RECORDS SHOWN:
>> Start
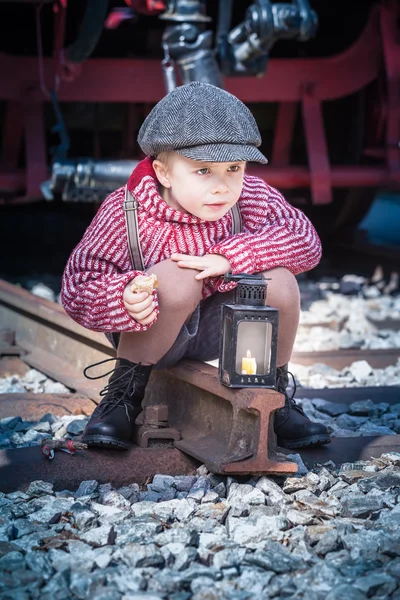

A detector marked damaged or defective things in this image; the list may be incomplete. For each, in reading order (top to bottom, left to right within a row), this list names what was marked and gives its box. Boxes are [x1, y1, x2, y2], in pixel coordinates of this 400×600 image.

rusty metal surface [290, 346, 400, 370]
rusty steel rail [0, 278, 400, 486]
rusty metal surface [0, 392, 96, 420]
rusty metal surface [147, 364, 296, 476]
rusty metal surface [0, 446, 199, 492]
rusty metal surface [286, 434, 400, 472]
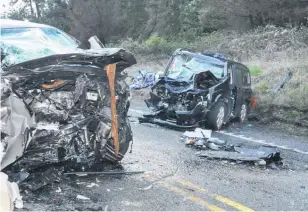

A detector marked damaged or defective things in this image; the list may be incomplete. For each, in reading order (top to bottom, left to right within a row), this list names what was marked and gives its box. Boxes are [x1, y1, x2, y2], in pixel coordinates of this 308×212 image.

shattered windshield [0, 26, 80, 66]
wrecked silver car [0, 19, 136, 189]
shattered windshield [165, 53, 225, 80]
wrecked silver car [140, 49, 255, 130]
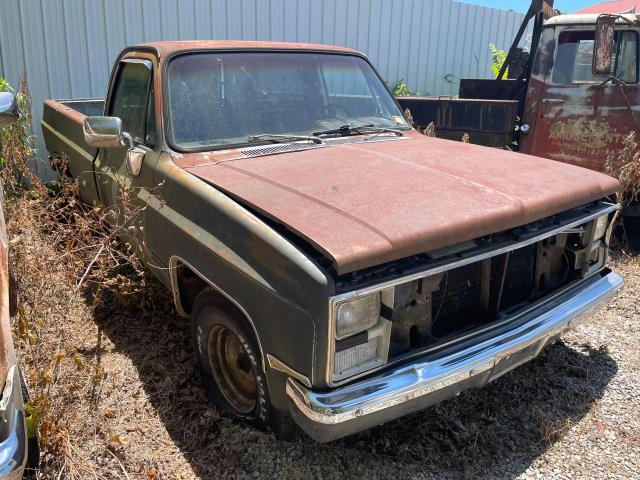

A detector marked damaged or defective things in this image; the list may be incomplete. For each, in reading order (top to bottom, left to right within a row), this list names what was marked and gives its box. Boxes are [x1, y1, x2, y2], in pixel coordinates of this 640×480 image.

rusty wheel [205, 324, 255, 414]
rusted chevrolet c10 [33, 42, 620, 442]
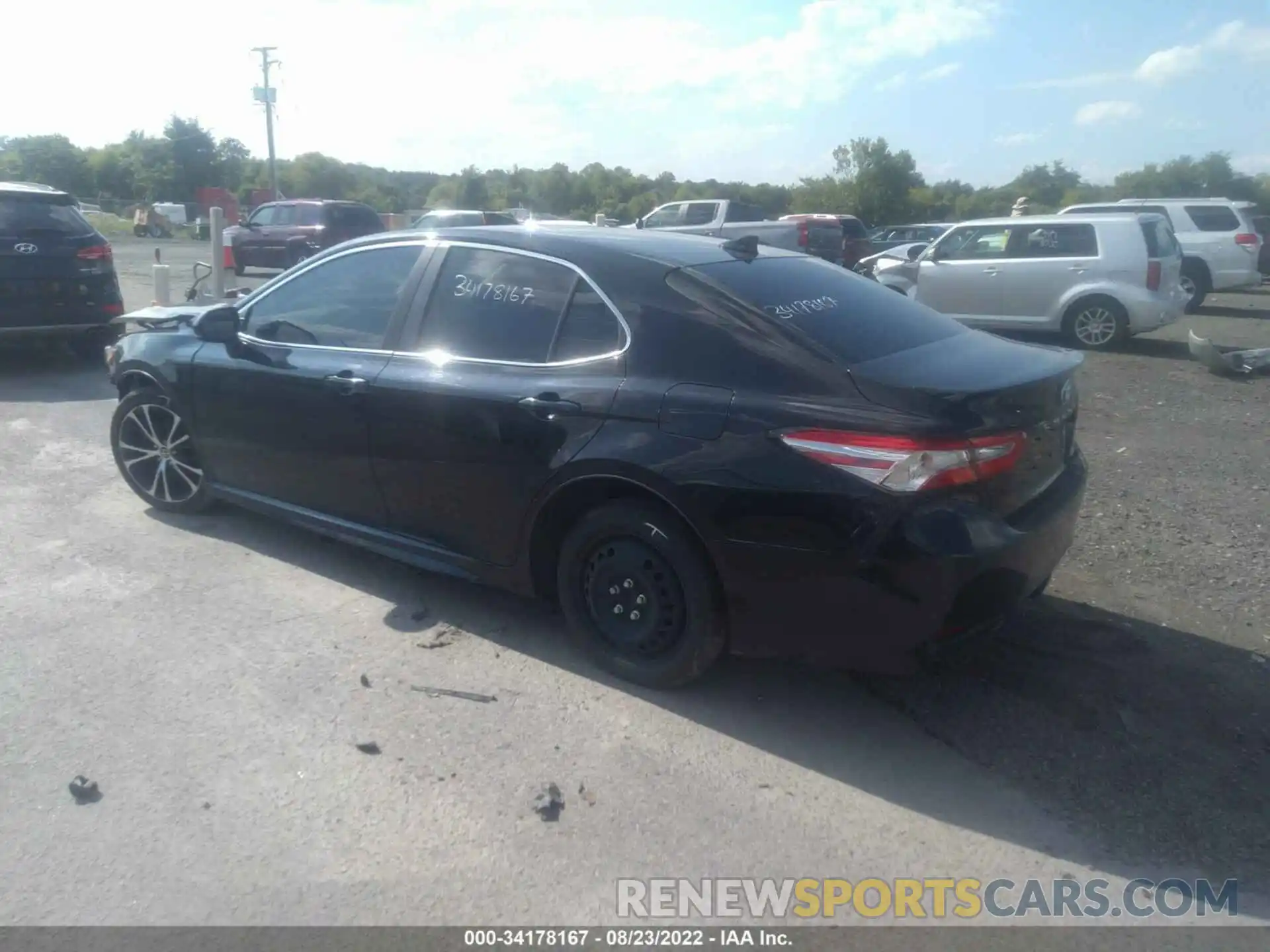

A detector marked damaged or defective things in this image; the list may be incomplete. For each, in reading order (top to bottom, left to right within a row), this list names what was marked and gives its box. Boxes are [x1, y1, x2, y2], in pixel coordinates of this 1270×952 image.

detached bumper fragment [1185, 331, 1270, 376]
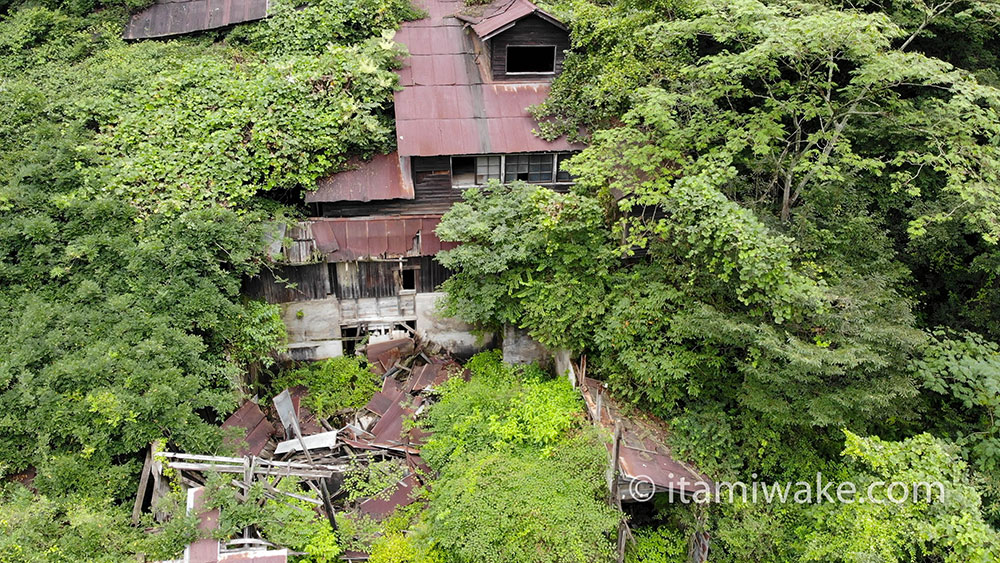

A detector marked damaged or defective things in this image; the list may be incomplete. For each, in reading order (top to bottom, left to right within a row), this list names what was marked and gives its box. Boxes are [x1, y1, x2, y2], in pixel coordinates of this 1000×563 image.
>> End
Please copy every line of the listing above word for word, leaving out the pictures.

RESULT FOR THIS TASK:
A detector marked damaged or defective things in this image; the list may be incomplete. For each, in reading order (top to bottom, left to right within a row), this list names what was marked and gives its box. Boxes are [x1, y1, x2, y2], in pixel coordinates of this 400×600 image.

rusty metal surface [290, 346, 400, 370]
rusty steel rail [0, 278, 400, 486]
rusty metal surface [0, 392, 96, 420]
rusty metal surface [147, 364, 296, 476]
rusty metal surface [0, 446, 199, 492]
rusty metal surface [286, 434, 400, 472]

A detector marked damaged or defective things in this image; the list may be incomplete. For each, in reading order (top to bottom, left to right within a row), this list names what was marked and gives its box. Boxes are [x1, y1, x2, y2], in pixel coordinates of this 308×212 image.

shattered windshield [0, 26, 80, 66]
wrecked silver car [0, 19, 136, 189]
shattered windshield [165, 53, 225, 80]
wrecked silver car [140, 49, 255, 130]

A detector marked damaged or defective things in this image; the list may be incomplete. For each, in reading order (top to bottom, left to right within a row), this list names what was marked and gives its box. Boxes are [x1, y1, x2, y2], in pixel coordinates of this 640×480 image.

rusty wheel [205, 324, 255, 414]
rusted chevrolet c10 [33, 42, 620, 442]

A detector marked damaged or defective things in this image; the list may be incomplete. For each, in reading order (top to bottom, left to right within a row), this list names what was marked and gives its box. Boxes are [x1, y1, x2, y2], in pixel coordinates of this 1270×952 image.

detached bumper fragment [1185, 331, 1270, 376]

A detector marked damaged or defective things in this image; the list may be incomplete. For each, in reading order (top to bottom, left to right within a row), this list names what was marked and gives its box. Boxes are [x1, y1, x2, y2], in pixel coordinates of this 1000×563 image.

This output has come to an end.